Drapeaux et bannières faseyaient entre les immeubles et à chaque lampadaire. Les bâtiments, flambant neufs, comptaient entre vingt et quarante étages. Toutes les fenêtres étincelaient ; on n’y aurait pas trouvé une trace de doigts. Si un pigeon chiait sur une corniche, un serviteur s’empressait d’aller frotter à la brosse à dents sous peine de voir sa tête voler, Hayate l’aurait parié. Au centre de la section s’élevait le palais de l’ambassadeur. Bâti quelques années plus tôt, on l’avait copié sur un vieux château. Hayate le trouvait un peu ostentatoire : il s’intégrait donc parfaitement à l’ensemble de la ville. Le défilé se terminerait dans le parc de l’ambassade.

Et ce défilé était impressionnant. Cinq cents soldats marchant au pas. Il n’y avait pas de chars, mais pour une seule et bonne raison : leurs chenilles auraient abîmé le pavé, gâché la vue, et le bruit des moteurs aurait troublé le calme. En revanche, deux gakutensoku défilaient. Leurs carcasses métalliques – et la superscience des engrenages – arrachaient à la foule des cris d’admiration. Ensuite, cent redoutables gardes de fer et, au milieu de ces uniformes impeccables, le président lui-même, monté sur un étalon blanc.

Tous les citoyens impériaux de Shanghai étaient là.

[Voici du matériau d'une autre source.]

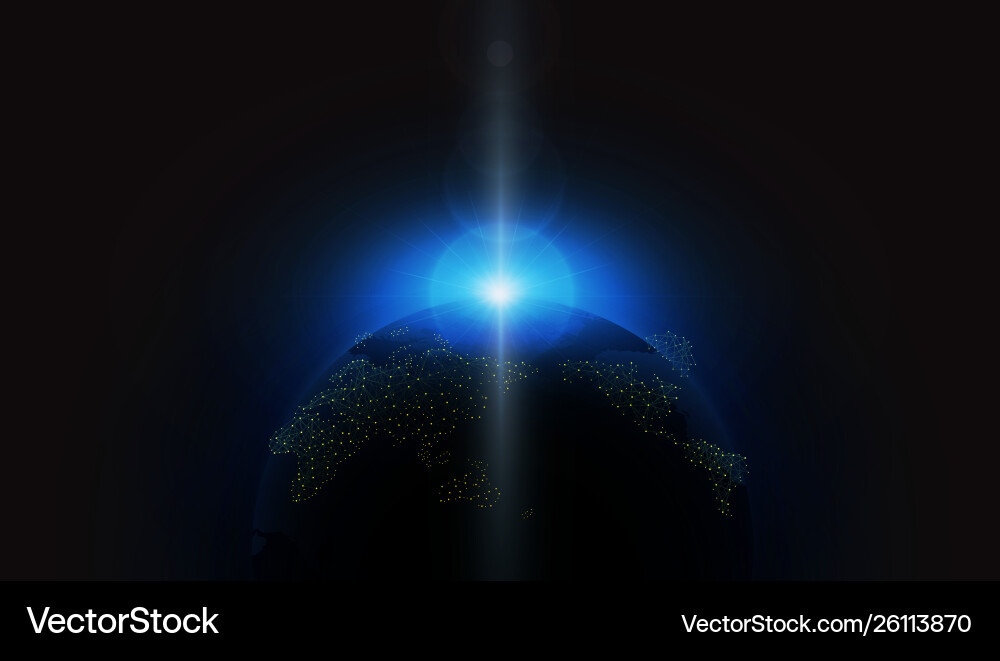 Abstraktes Licht aus Technologie Hintergrund hitech Abstraktes Licht aus Technologie Hintergrund hitech vektorbild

Les trottoirs étaient bondés. Le petit peuple et les non-humains avaient été évacués pour la journée. Les seuls étrangers admis à contempler le président étaient les hauts diplomates chinois, français, britanniques, russes et américains. Des milliers de gens s’inclinaient profondément pour ne se redresser qu’une fois le président passé.

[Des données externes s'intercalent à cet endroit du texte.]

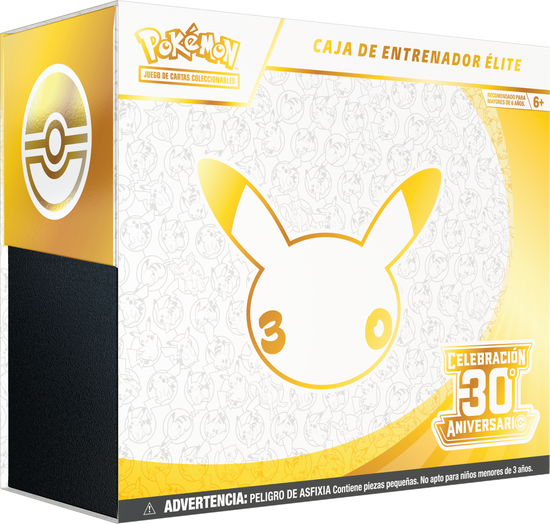 30th Celebration - Elite Trainer Box (ESPAÑOL)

Hayate observait le spectacle depuis une fenêtre du centre de commandement militaire, au quatrième étage du palais. Il avait l’esprit ailleurs. Les paroles de son frère lui trottaient dans la tête. Non… Admettre cela impliquerait qu’il doutait.

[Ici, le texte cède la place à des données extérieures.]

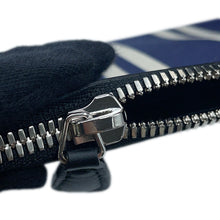 将图像加载到图库查看器中，BALENCIAGA Navy Kabas Navy339933 Canvas Leather Size S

Plusieurs officiers et gardes de fer, près de lui, écoutaient les rapports de subalternes et distribuaient des ordres. Le lieutenant-gouverneur de la section impériale était responsable de la cérémonie. « Tout d’abord, le président remettra les médailles. Il souhaite faire un discours. Dès qu’il aura fini, le traître et les prisonniers du Grimnoir seront conduits dans la cour pour que la foule les conspue. Les bourreaux sont-ils prêts ? Parfait. Tant pis si leurs lames sont émoussées. Plus ça criera, mieux ça vaudra… Bien, bien. Ensuite, le président affrontera le traître en duel et, quand il l’aura achevé, décapitera les prisonniers. Ensuite nous servirons le dîner. A-t-on remplacé tous les tatamis ? Parfait. »

Hayate, que les affaires de cour agaçaient vite, s’absorba dans l’examen de la foule. Ses hommes s’étaient mêlés à la plèbe, prêts à éliminer un éventuel ennemi. Personne ne prêtait grande attention au garde fantôme, qui, contrairement à un garde de fer, savait rester dans l’ombre. Discret dans l’animation du centre de commandement, on ne le remarquait pas plus qu’une chaise très dangereuse.

Mais, tout en s’appliquant à paraître sans intérêt, il réfléchissait à la substance jaillie de l’oreille de Toru.

Un soldat se précipita vers le chef de la garde de fer et salua. « Pardonnez mon interruption, maître Goto, nous avons un contact aérien sur la côte.

— Quoi donc ?

— Dirigeable non identifié. Multicoque et très rapide, en train d’atteindre une altitude élevée. À cinquante kilomètres au sud, cap sur nous. La marine s’apprête à l’intercepter. »

Le garde de fer grogna. « Elle réglera le problème. Tenez-moi au courant. »

Quelques minutes plus tard, un autre subalterne nerveux fit son apparition, alla directement trouver le chef de la police secrète et lui murmura son rapport : ce devait être si embarrassant que la Tokubetsu Koto Keisatsu risquait de perdre la face. Hayate, avec son ouïe magiquement améliorée, n’eut pas besoin de tendre l’oreille.

« Je suis désolé, mon commandant. Une émeute a éclaté.

— Vous en êtes certain ?

— Oui, mon commandant.

— Où ?

— Ça a commencé dans le vieux quartier chinois, mais ça a tout de suite gagné trois autres sections. Nous ne sommes pas sûrs de ce qui l’a déclenchée, mais les émeutiers attaquent nos officiers, et la police chinoise ne s’en sort pas mieux. On a abattu des pilleurs, ce qui n’a fait qu’aggraver la situation.